### Problem
Return, unchanged, every row below that contains the word "mirror".

### Excerpted records
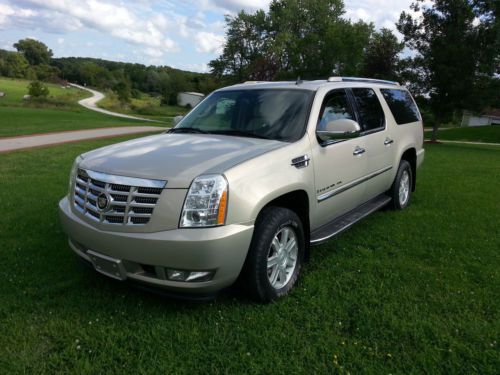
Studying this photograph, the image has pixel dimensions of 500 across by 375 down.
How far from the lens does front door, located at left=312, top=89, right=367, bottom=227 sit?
381cm

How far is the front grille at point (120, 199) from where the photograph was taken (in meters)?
2.85

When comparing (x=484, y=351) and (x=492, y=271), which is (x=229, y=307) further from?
(x=492, y=271)

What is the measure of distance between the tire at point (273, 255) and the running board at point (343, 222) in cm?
28

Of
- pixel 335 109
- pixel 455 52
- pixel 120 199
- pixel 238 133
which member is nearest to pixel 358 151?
pixel 335 109

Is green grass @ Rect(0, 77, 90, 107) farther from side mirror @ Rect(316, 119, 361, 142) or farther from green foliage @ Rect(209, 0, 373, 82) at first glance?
side mirror @ Rect(316, 119, 361, 142)

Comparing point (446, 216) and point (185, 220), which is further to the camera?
point (446, 216)

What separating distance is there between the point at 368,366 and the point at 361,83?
3.46m

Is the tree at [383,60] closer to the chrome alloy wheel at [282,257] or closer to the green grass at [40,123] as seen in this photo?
the green grass at [40,123]

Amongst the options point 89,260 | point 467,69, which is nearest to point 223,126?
point 89,260

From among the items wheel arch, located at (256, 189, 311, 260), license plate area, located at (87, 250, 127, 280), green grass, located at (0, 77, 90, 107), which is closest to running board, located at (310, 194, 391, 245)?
wheel arch, located at (256, 189, 311, 260)

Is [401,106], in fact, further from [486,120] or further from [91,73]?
[91,73]

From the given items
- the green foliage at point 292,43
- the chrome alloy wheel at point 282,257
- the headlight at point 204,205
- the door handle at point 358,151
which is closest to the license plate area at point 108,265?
the headlight at point 204,205

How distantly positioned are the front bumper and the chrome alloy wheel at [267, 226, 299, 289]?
412mm

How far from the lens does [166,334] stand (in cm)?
293
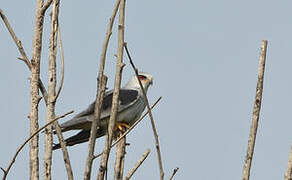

### Answer to this task
Is green grass @ Rect(0, 77, 90, 107) farther from side mirror @ Rect(316, 119, 361, 142) or farther from green foliage @ Rect(209, 0, 373, 82) at first glance?
side mirror @ Rect(316, 119, 361, 142)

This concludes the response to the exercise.